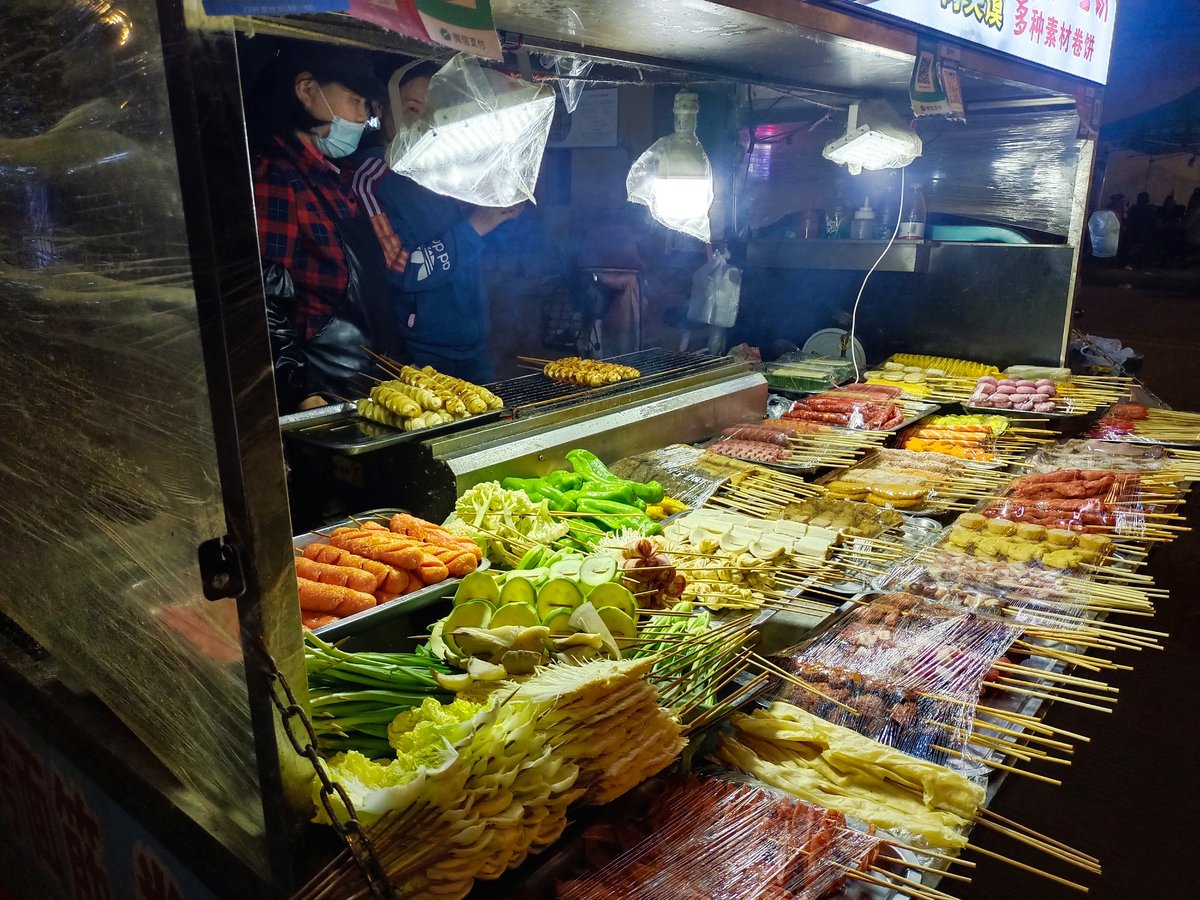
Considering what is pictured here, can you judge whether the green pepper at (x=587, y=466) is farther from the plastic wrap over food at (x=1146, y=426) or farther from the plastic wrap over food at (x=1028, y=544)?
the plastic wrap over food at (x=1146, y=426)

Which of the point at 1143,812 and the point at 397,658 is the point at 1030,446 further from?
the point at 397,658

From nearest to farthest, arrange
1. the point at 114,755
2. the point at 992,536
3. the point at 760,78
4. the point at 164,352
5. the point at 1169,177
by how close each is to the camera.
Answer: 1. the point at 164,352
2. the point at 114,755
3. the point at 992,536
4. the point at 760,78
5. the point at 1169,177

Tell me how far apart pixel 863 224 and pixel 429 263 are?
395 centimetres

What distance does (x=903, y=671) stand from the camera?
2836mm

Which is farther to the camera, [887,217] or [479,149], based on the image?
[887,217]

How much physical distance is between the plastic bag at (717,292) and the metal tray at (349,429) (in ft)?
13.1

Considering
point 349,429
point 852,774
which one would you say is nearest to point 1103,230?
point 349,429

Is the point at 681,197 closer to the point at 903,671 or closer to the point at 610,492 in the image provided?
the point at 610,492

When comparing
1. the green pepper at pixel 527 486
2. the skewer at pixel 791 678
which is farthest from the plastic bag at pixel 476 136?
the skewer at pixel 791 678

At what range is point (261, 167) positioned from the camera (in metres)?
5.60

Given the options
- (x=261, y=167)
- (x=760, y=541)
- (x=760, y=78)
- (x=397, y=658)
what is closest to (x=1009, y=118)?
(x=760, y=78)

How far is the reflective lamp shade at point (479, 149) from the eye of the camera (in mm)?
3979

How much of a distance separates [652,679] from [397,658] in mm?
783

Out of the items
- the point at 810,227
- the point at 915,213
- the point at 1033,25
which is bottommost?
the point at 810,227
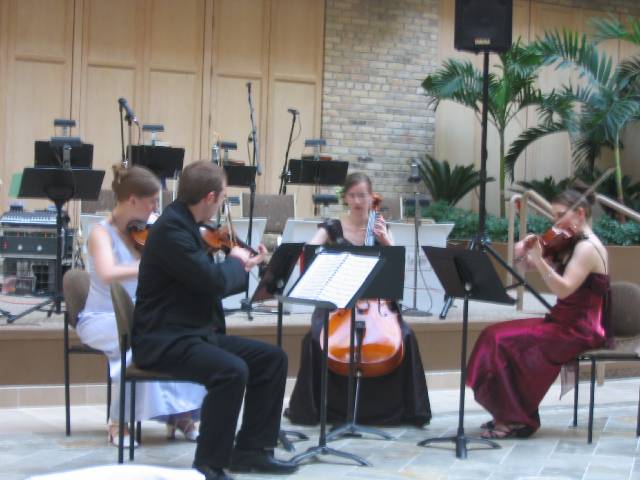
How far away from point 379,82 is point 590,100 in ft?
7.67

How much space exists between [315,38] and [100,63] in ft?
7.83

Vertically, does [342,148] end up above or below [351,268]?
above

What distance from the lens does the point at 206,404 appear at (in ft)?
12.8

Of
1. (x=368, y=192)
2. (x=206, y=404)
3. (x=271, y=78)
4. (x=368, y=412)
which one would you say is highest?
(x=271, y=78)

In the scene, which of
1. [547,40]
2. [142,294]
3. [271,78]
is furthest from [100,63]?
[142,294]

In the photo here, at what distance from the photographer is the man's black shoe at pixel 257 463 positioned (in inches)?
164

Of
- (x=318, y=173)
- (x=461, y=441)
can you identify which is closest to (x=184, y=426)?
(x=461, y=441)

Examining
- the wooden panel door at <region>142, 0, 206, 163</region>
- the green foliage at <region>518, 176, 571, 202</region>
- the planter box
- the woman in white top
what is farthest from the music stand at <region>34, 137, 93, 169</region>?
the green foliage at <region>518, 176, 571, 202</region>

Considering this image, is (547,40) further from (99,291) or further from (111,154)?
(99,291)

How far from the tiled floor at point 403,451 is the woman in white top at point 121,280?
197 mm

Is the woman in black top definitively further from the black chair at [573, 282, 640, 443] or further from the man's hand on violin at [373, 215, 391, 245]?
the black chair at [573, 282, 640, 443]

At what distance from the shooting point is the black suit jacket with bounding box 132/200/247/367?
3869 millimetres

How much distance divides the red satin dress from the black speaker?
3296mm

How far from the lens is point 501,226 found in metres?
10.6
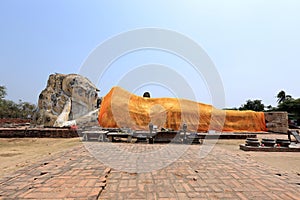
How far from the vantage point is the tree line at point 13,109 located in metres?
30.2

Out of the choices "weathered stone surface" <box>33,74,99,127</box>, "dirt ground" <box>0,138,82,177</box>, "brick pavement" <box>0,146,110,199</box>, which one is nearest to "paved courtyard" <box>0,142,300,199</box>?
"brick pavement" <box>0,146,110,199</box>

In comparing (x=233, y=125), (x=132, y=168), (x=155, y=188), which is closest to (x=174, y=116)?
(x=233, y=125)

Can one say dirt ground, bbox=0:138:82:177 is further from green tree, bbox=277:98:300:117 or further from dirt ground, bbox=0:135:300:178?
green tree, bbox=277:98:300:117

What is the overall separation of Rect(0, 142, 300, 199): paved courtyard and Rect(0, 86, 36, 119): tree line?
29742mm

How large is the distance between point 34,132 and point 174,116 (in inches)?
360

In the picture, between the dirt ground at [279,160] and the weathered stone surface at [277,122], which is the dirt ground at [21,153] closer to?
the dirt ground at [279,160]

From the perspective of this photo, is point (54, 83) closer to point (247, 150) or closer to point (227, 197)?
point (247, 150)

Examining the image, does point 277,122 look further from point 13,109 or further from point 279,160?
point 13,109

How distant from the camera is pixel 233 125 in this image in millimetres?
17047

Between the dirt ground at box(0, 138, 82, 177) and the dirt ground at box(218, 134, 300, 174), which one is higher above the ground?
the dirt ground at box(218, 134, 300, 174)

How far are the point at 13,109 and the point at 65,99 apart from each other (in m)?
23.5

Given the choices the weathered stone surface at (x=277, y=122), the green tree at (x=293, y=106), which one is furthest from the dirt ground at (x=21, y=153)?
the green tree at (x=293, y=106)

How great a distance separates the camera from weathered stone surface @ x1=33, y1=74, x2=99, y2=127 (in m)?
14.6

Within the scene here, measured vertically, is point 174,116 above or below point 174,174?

* * * *

Copy the data above word for word, from the line containing "How far from the vantage" through the final line of the data, both included.

■ **Full response**:
How far from the vantage point is the tree line at point 13,109 located in metres?
30.2

Out of the choices "weathered stone surface" <box>33,74,99,127</box>, "dirt ground" <box>0,138,82,177</box>, "brick pavement" <box>0,146,110,199</box>, which one is nearest to "paved courtyard" <box>0,142,300,199</box>?
"brick pavement" <box>0,146,110,199</box>

In comparing (x=233, y=125), (x=132, y=168), (x=155, y=188), which is closest to (x=174, y=116)?
(x=233, y=125)

Can one say dirt ground, bbox=0:138:82:177 is further from green tree, bbox=277:98:300:117 or further from dirt ground, bbox=0:135:300:178?
green tree, bbox=277:98:300:117

What is the overall separation of Rect(0, 142, 300, 199): paved courtyard and Rect(0, 86, 36, 119): tree line?
29742mm

How large is the distance between point 34,132 and point 174,116 (in inches)?
360

In the picture, between the dirt ground at [279,160] and the weathered stone surface at [277,122], which is the dirt ground at [21,153] closer to?
the dirt ground at [279,160]

From the perspective of this photo, is point (54, 83) closer to point (247, 150) or closer to point (227, 197)?
point (247, 150)

Examining the image, does point 277,122 look further from point 13,109 or further from point 279,160?
point 13,109

How distant from the camera is pixel 233 125 in this image in millimetres?
17047

Between the dirt ground at box(0, 138, 82, 177) and the dirt ground at box(218, 134, 300, 174), which one is higher above the ground?
the dirt ground at box(218, 134, 300, 174)

How far are the point at 13,109 and the point at 65,99 apart from each other (in m)?
23.5

Given the choices the weathered stone surface at (x=277, y=122), the green tree at (x=293, y=106), which one is furthest from the dirt ground at (x=21, y=153)?
the green tree at (x=293, y=106)

How great a distance separates the camera from weathered stone surface @ x1=33, y1=74, x2=99, y2=127 (in m)?
14.6

Within the scene here, measured vertically, is point 174,116 above or below point 174,174?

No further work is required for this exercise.